Das Tacheles, eine kulturelle Utopie. Die Kaufhausruine an der Oranienburger Straße wird zum Zentrum für Kreative und Künstler aus aller Welt.

Chris Keller war einer von ihnen, Musiker der Band "Die Elektronauten". In vielen Clubs hat er gespielt, die schnell wieder verschwanden. Es lebe der Moment. Der legendäre Eimer in der Rosenthaler Straße war Mittelpunkt einer Szene, die sich auch jenseits des Techno etablierte. Eine Zeit, in der es keine Unterschiede gab zwischen Leben, Arbeit und Kunst.

Chris Keller, Verleger
"Ich habe dann Tontechnik gemacht, das war so mein Ding. Ich habe die PA gefahren und gemixt, solche Sachen. Ich hatte im zweiten Stock über der Bar mein kleines Tonstudio, in dem ich nächtelang Drum and Bass programmiert habe. Ich finde das Easy-Hotel, das da hingekommen ist, unglaublich hässlich. Architektonisch ist es so, dass es einen den Magen umdreht. Wenn man dieses alte solitär stehende Haus vor Augen hat und was daneben gelandet ist, das finde ich wirklich abscheulich. Aber das ist das Leben."

Die Maria am Ostbahnhof, besungen von Christiane Rösinger, die hier mittwochs ihre legendäre Flittchenbar veranstaltete. Auch das ist inzwischen Berliner Club-Geschichte. Bis 2012 macht Ben de Biel hier Musik-Events jenseits des Mainstreams, bis ein Hamburger Investor den Club verdrängte. Vermisst der Fotograf sein Leben in der Maria?

Ben de Biel, Fotograf
"Nein, überhaupt nicht. Ich bin ganz froh, wenn ich samstags überhaupt nicht ausgehen muss, das finde ich super geil, das Thema habe ich richtig durchgespielt. Also, nach der 9.999 Party ist es auch nicht mehr so spannend."

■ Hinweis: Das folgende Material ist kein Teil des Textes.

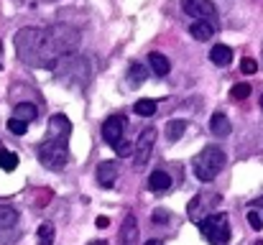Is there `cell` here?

Was bleibt sind die Fotografien. Als Teil der Szene gelingen Ben de Biel einzigartige Momentaufnahmen des Berliner Clublebens und wunderbar unprätentiöse Starfotos, wie das der Sängerin Peaches.

Ben de Biel, Fotograf
"Sie kam auf die Bühne und hat sich einen CD vorne in den Slip gesteckt. Keiner hat sich getraut, ihr in den Slip zu fassen - sonst aber immer alle so ein Maul. Und dann: Kannst du dir eine CD aus dem Slip eines hübschen Mädchens holen? Na, ich weiß nicht... Das fand ich gut, darüber haben wir uns unterhalten. Wir haben uns immer gut verstanden. Ich habe gemerkt, auf der Bühne ist sie eine Granate, aber privat total höflich und sehr viel leiser, als man so denkt."
 

"Berlin Heartbeats" ist nicht nur nostalgisch. Es erinnert daran, wie wichtig es gerade heute ist, auch die kleinsten Freiräume zu nutzen.